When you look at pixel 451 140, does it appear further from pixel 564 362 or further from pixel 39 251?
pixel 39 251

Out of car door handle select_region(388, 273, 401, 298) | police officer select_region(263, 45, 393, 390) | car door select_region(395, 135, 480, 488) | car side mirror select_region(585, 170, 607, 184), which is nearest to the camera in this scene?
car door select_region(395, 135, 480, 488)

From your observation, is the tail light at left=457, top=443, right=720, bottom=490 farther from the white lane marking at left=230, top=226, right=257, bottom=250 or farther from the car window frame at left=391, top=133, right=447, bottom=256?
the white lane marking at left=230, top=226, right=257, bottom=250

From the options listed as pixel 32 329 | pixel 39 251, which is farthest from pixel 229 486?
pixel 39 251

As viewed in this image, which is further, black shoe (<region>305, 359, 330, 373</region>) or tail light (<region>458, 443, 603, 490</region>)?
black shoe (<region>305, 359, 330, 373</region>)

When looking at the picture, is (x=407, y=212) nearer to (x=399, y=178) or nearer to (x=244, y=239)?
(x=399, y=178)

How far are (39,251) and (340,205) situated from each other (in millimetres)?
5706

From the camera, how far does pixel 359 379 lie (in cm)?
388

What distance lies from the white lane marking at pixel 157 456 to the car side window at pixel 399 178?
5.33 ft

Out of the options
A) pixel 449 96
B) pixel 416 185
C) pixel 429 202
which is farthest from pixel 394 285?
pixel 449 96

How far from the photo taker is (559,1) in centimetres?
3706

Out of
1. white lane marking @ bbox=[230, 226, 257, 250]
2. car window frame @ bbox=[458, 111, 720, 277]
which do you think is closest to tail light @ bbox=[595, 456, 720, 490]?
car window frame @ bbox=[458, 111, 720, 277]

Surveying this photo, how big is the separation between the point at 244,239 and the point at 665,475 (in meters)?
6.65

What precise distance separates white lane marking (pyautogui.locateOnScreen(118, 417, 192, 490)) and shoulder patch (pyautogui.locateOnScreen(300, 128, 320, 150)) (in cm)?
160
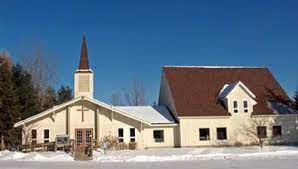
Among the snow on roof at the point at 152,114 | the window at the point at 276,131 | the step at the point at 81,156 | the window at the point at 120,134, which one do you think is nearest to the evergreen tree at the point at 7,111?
the step at the point at 81,156

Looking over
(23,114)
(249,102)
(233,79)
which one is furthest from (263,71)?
(23,114)

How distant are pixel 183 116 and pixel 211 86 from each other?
565cm

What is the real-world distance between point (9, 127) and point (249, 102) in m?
21.7

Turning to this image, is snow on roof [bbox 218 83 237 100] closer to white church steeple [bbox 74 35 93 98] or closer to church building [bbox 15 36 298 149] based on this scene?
church building [bbox 15 36 298 149]

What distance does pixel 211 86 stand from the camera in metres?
38.6

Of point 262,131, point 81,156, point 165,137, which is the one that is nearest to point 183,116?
point 165,137

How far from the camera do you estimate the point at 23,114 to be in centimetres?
3481

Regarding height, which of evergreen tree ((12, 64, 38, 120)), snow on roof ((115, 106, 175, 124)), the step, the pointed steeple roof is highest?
the pointed steeple roof

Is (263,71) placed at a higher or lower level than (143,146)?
higher

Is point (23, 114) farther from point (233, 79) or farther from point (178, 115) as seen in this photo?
point (233, 79)

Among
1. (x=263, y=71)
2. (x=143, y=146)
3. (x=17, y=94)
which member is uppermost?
(x=263, y=71)

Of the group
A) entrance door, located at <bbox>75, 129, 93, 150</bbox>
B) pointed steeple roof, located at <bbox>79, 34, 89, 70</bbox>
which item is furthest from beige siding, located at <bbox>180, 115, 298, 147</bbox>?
pointed steeple roof, located at <bbox>79, 34, 89, 70</bbox>

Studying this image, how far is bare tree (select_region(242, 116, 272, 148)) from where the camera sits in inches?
1419

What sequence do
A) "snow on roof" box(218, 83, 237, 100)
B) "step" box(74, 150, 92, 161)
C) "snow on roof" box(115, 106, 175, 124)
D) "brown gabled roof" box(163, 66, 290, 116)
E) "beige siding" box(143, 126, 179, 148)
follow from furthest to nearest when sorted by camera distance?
"snow on roof" box(218, 83, 237, 100) < "brown gabled roof" box(163, 66, 290, 116) < "snow on roof" box(115, 106, 175, 124) < "beige siding" box(143, 126, 179, 148) < "step" box(74, 150, 92, 161)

**********

- [What you are asked to do]: Leave the pictures out and reproduce all of the records exactly.

- [Solution for this exercise]:
When you look at pixel 451 140, does it appear further from pixel 564 362 or further from pixel 39 251?
pixel 39 251

Out of car door handle select_region(388, 273, 401, 298) | police officer select_region(263, 45, 393, 390) | car door select_region(395, 135, 480, 488) | car side mirror select_region(585, 170, 607, 184), which is nearest to the camera in this scene?
car door select_region(395, 135, 480, 488)

From your observation, is the tail light at left=457, top=443, right=720, bottom=490 farther from the white lane marking at left=230, top=226, right=257, bottom=250 or farther from the car window frame at left=391, top=133, right=447, bottom=256?
the white lane marking at left=230, top=226, right=257, bottom=250

From the options listed as pixel 32 329 | pixel 39 251, which is farthest from pixel 229 486?
pixel 39 251

As viewed in this image, which is further, black shoe (<region>305, 359, 330, 373</region>) or tail light (<region>458, 443, 603, 490</region>)?
black shoe (<region>305, 359, 330, 373</region>)

When looking at the picture, is (x=407, y=212) nearer to (x=399, y=178) or nearer to (x=244, y=239)?
(x=399, y=178)

How far are (39,251) and (340,205) situated from each other (in millimetres)?
5706

From the camera, how far does pixel 359 379 lie (in cm)?
388

What distance lies from the white lane marking at pixel 157 456 to the car side window at pixel 399 178?
5.33 ft

Out of the options
A) pixel 449 96
B) pixel 416 185
C) pixel 429 202
which is farthest from pixel 394 285?
pixel 449 96

How far from the photo taker is (559,1) in centimetres?
3706

Out of
1. white lane marking @ bbox=[230, 226, 257, 250]
2. car window frame @ bbox=[458, 111, 720, 277]
which do you think is closest to tail light @ bbox=[595, 456, 720, 490]?
car window frame @ bbox=[458, 111, 720, 277]

Surveying this photo, how big is the separation between the point at 244,239 and the point at 665,475 (in meters)?
6.65

What precise distance separates white lane marking (pyautogui.locateOnScreen(118, 417, 192, 490)) and shoulder patch (pyautogui.locateOnScreen(300, 128, 320, 150)) (in cm)?
160
Among the snow on roof at the point at 152,114 | the window at the point at 276,131 | the step at the point at 81,156 | the window at the point at 120,134, which one do you think is nearest to the evergreen tree at the point at 7,111?
the step at the point at 81,156

Looking over
(23,114)
(249,102)
(233,79)
which one is furthest from (263,71)?
(23,114)

How distant are pixel 183 116 and pixel 211 86 from each other?
565cm

What is the real-world distance between point (9, 127) and point (249, 102) in m?
21.7

Turning to this image, is snow on roof [bbox 218 83 237 100] closer to white church steeple [bbox 74 35 93 98] or closer to church building [bbox 15 36 298 149] based on this scene?
church building [bbox 15 36 298 149]

What distance does pixel 211 86 stand from the camera in metres?
38.6

Of point 262,131, point 81,156, point 165,137, which is the one that is nearest to point 183,116?
point 165,137

How far from the camera do you estimate the point at 23,114 to be in centimetres?
3481

Regarding height, which of evergreen tree ((12, 64, 38, 120)), snow on roof ((115, 106, 175, 124)), the step, the pointed steeple roof is highest?
the pointed steeple roof

Is (263,71) placed at a higher or lower level than (143,146)?
higher

Is point (23, 114) farther from point (233, 79) or farther from point (178, 115) as seen in this photo?
point (233, 79)

Among
1. (x=263, y=71)
2. (x=143, y=146)
3. (x=17, y=94)
which member is uppermost?
(x=263, y=71)

Of the group
A) entrance door, located at <bbox>75, 129, 93, 150</bbox>
B) pointed steeple roof, located at <bbox>79, 34, 89, 70</bbox>
which item is furthest from beige siding, located at <bbox>180, 115, 298, 147</bbox>?
pointed steeple roof, located at <bbox>79, 34, 89, 70</bbox>

Studying this image, how far is bare tree (select_region(242, 116, 272, 148)) from where the camera sits in inches?
1419

What sequence do
A) "snow on roof" box(218, 83, 237, 100)
B) "step" box(74, 150, 92, 161)
C) "snow on roof" box(115, 106, 175, 124)
D) "brown gabled roof" box(163, 66, 290, 116)
E) "beige siding" box(143, 126, 179, 148)
follow from furthest to nearest when sorted by camera distance?
"snow on roof" box(218, 83, 237, 100) < "brown gabled roof" box(163, 66, 290, 116) < "snow on roof" box(115, 106, 175, 124) < "beige siding" box(143, 126, 179, 148) < "step" box(74, 150, 92, 161)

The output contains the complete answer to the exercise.